• **WHAT YOU SHOULD DO**
Starting with the line that contains "Which item is farthest from the camera out of" and going on through the end of the material, turn the lines into a JSON list of strings, one string per line, with blank lines left out.

▼▼▼

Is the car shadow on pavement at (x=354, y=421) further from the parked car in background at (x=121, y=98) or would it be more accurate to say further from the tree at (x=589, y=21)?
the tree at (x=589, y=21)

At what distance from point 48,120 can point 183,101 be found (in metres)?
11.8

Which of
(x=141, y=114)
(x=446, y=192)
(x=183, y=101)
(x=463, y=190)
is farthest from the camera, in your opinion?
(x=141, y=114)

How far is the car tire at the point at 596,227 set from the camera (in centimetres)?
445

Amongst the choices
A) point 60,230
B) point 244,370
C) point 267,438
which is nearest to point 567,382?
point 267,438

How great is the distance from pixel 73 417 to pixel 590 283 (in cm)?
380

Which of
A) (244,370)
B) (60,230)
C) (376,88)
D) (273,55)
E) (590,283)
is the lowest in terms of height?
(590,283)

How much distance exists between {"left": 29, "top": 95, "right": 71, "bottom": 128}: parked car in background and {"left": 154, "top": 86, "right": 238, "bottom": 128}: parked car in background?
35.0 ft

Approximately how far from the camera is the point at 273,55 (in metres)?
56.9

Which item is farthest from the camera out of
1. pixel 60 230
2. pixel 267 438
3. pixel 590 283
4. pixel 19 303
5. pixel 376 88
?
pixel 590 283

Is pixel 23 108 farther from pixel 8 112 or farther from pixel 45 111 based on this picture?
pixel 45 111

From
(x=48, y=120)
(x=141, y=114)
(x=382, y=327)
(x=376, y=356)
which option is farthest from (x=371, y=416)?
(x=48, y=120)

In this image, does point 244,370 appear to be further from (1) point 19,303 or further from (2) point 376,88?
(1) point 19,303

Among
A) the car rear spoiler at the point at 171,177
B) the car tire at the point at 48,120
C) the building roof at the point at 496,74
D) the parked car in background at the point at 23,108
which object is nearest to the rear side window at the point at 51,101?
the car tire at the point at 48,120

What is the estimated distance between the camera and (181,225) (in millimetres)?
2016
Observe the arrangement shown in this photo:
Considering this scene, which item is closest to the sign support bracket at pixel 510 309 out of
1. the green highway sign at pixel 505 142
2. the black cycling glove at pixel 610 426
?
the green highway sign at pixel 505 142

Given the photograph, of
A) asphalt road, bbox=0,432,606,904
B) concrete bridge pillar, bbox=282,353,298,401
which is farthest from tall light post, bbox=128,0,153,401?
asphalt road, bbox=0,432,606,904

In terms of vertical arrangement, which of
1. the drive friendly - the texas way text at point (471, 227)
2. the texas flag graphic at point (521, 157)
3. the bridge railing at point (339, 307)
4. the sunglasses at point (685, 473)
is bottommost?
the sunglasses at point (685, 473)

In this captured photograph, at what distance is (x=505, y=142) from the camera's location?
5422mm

▲▲▲

• **COMPLETED EXERCISE**
[
  "Which item is farthest from the camera out of",
  "1. pixel 60 230",
  "2. pixel 267 438",
  "3. pixel 590 283",
  "4. pixel 19 303",
  "5. pixel 376 88",
  "?",
  "pixel 590 283",
  "Is pixel 23 108 farther from pixel 8 112 or farther from pixel 45 111 based on this picture?",
  "pixel 45 111",
  "From",
  "(x=48, y=120)",
  "(x=141, y=114)",
  "(x=382, y=327)",
  "(x=376, y=356)",
  "which option is farthest from (x=371, y=416)?",
  "(x=48, y=120)",
  "In this image, does point 244,370 appear to be further from (1) point 19,303 or further from (2) point 376,88?",
  "(1) point 19,303",
  "Among",
  "A) the car rear spoiler at the point at 171,177",
  "B) the car tire at the point at 48,120",
  "C) the building roof at the point at 496,74",
  "D) the parked car in background at the point at 23,108",
  "which object is nearest to the rear side window at the point at 51,101?",
  "the car tire at the point at 48,120",
  "What is the estimated distance between the camera and (181,225) (in millimetres)?",
  "2016",
  "Observe the arrangement shown in this photo:",
  "Considering this scene, which item is closest to the sign support bracket at pixel 510 309 out of",
  "1. the green highway sign at pixel 505 142",
  "2. the black cycling glove at pixel 610 426",
  "?",
  "the green highway sign at pixel 505 142",
  "Given the photograph, of",
  "A) asphalt road, bbox=0,432,606,904",
  "B) concrete bridge pillar, bbox=282,353,298,401",
  "which is farthest from tall light post, bbox=128,0,153,401?",
  "asphalt road, bbox=0,432,606,904",
  "In terms of vertical arrangement, which of",
  "1. the drive friendly - the texas way text at point (471, 227)",
  "2. the texas flag graphic at point (521, 157)",
  "3. the bridge railing at point (339, 307)",
  "4. the sunglasses at point (685, 473)",
  "is bottommost?",
  "the sunglasses at point (685, 473)",
  "In this captured photograph, at what distance is (x=505, y=142) from the camera's location?",
  "5422mm"
]